In September, RAC signed an agreement with NSF Health Sciences, a Washington DC-based advisory firm, to facilitate its IND filing in the US for Bisantrene.
NSF will help RAC navigate the process and prepare the company to start the adult registration trial in the second half of 2019 — an important milestone for RAC. The IND filing is expected by the end of the first quarter CY2019. Once RAC has jumped through the IND hoop, the pivotal adult AML trial can kick off in the second half of 2019. The childhood AML study is expected to happen in parallel.
The adult trial will involve between 100-200 adult patients with r/r AML.
RAC unveils new US partner
RAC recently announced that it has executed an agreement with a Mr Tom Lee, to assist the small cap with partnering and funding opportunities in the US.
As President and CEO of the Texas-based Medical Innovators Company, LLC, Lee has a wide network that includes thought leaders and investors in Texas, as well as strong connections with institutions. He recently retired from the MD Anderson Cancer Center, where he served for 17 years as Director of Active Venture Development and played a key role in creating some 45 companies from the Centre’s technologies, through licensing and internal incubation.
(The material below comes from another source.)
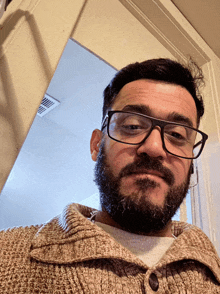 a man with glasses and a beard is standing in a doorway
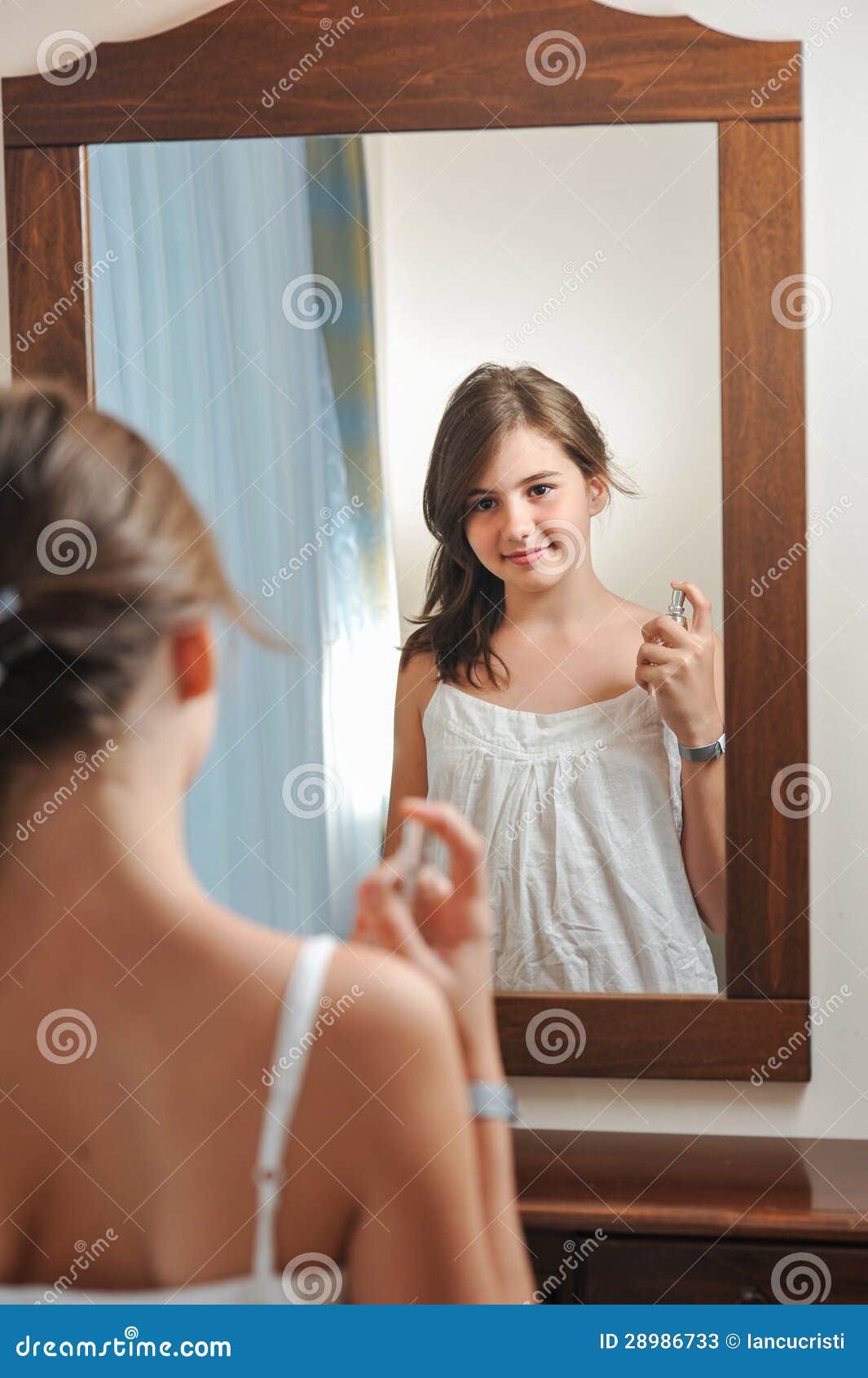 A Menina Bonita Olha Em Um Espelho Em Um Banheiro Foto de Stock - Imagem de  cara, adulto: 13967092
As part of the agreement, Lee will introduce RAC to clinical trial groups and thought leaders, with a keen eye towards locking in funding for the company’s future Bisantrene clinical trials.
Beyond that, he will be making introductions to investors and potential licensing and M&A partners, and exploring non-dilutive funding opportunities such as grants.
Management comes with impressive track record
A critical factor to consider when looking at small caps like RAC is the quality of the management team. Led by Managing Director and CEO, Peter Molloy, RAC employs a team a highly experienced experts.
Molloy himself has a track record of creating value for shareholders in the biotech space. He was previously CEO of the ASX-listed company, Biota Holdings Ltd (ASX:BTA), during a period where the company’s market capitalisation grew from $30m to nearly $300m in just three and a half years.
During his pharmaceutical career, Molloy has managed seven biotech or pharmaceutical businesses, launched 23 pharmaceutical products, and executed 40 international licensing or distribution deals.
Details of the full management team can be found on the company’s website.
Racing to create investor value
RAC has shown it is willing to go the distance to get its once-forgotten chemotherapy drug back on the oncology radar. It plans to create value for investors in three ways:
- Move Bisantrene towards FDA approval for adult AML, making it a valuable asset for potential acquirers.
- Secure a saleable Priority Review Voucher (PRV) through a targeted paediatric development program.
- Generate revenues through Named Patient Programs (NPP) outside the US to support RAC’s operations.
These three pathways for value creation are largely independent, giving the company its best chance of commercial success. Management intends to realise value on all three in the medium term.
In terms of successful trial results for AML therapies, there is already a list of lucrative success stories that set a precedent for the likes of RAC.
One example is Celator Pharmaceuticals Inc. (NASDAQ:CPXX) and its late-stage AML chemotherapy drug, Vyxeos. The company skyrocketed to a ~$780 million market cap on the back of positive Phase 3 data in AML in March 2016 (see chart below). This was followed by the company being acquired soon after by Jazz Pharmaceuticals in a US$1.5 billion cash takeover (a 70% premium to market price at the time).
Biotechs have been garnering significant attention on the ASX in recent weeks, and with plenty on potentially market moving news in the pipeline there’s every chance that RAC could be next in line for increased investor attention.
Whether investors get in early, or wait for the achievement of key milestones — including the first sale under the NPP, filing of the IND projected for first quarter 2019, commencement of the clinical trials and, lastly, securing FDA approval — is yet to be seen, but we have every reason to believe that RAC won’t continue to fly under the radar for long.